Não há liberdade de expressão, sem liberdade de imprensa. E essa não existe sem liberdade de sátira – até de mau gosto, até provocadora. Os franceses gostam de dizer que a liberdade de imprensa só se usa se não for usada. Se não for sempre testada até os últimos limites. Fuzilar a redação de um jornal, não é só tentar assassinar o fundamento da democracia, é também tentar massacrar a própria base do convívio social na França.

A manifestação de domingo foi a maneira de afirmar que todos os franceses – quaisquer que fossem suas outras identidades, sociais, étnicas, religiosas ou políticas – não estavam a fim de aceitar que criminosos sanguinários pudessem por em causa o que eles tem de mais sagrado: a liberdade de poder, sem passar às vias de fato, proclamar todo tipo de convicção e até poder xingar quem não concorda.

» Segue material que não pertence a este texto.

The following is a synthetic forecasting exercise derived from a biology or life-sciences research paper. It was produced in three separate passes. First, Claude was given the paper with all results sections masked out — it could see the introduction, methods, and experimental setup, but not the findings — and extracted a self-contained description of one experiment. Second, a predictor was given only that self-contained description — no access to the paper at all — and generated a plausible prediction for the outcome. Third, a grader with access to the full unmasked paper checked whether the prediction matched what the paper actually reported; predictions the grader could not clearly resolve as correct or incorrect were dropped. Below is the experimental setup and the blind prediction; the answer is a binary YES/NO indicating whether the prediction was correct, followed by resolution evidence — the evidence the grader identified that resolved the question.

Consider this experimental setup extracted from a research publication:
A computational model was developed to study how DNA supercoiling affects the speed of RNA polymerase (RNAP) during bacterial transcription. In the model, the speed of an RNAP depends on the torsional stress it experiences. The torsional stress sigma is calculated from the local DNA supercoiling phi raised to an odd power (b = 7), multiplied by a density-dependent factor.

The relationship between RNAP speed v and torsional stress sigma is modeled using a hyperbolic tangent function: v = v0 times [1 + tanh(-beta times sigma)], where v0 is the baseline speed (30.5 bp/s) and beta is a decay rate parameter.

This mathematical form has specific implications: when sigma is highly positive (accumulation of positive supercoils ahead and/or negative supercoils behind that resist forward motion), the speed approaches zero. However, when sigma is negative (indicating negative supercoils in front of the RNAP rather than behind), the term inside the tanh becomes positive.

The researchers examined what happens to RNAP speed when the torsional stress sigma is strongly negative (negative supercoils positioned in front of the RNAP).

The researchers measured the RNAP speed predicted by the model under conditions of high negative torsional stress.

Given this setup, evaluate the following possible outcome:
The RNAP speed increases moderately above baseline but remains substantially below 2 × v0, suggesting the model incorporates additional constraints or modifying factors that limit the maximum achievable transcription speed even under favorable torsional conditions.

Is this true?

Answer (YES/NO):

A tolerância, que vai até o direito à provocação, é a pedra basilar de uma sociedade democrática. É a única verdadeira garantia contra as ditaduras e os fundamentalismos, sejam eles de cunho religioso ou político.

Nada é mais perigoso do que aqueles que estão convencidos de que têm sempre razão e que o resto são inimigos que devem ser silenciados ou exterminados. Claro não existe liberdade de expressão absoluta. Mas a solução não é nem cerceá-la nem apelar para a autocensura. A solução é a lei.

É a lei que deve garantir a total liberdade de opinião e definir também o que é crime ou delito. Mas essa lei só será legítima se for estabelecida por legislativos e judiciários independentes a partir de verdadeiros debates livres e democráticos.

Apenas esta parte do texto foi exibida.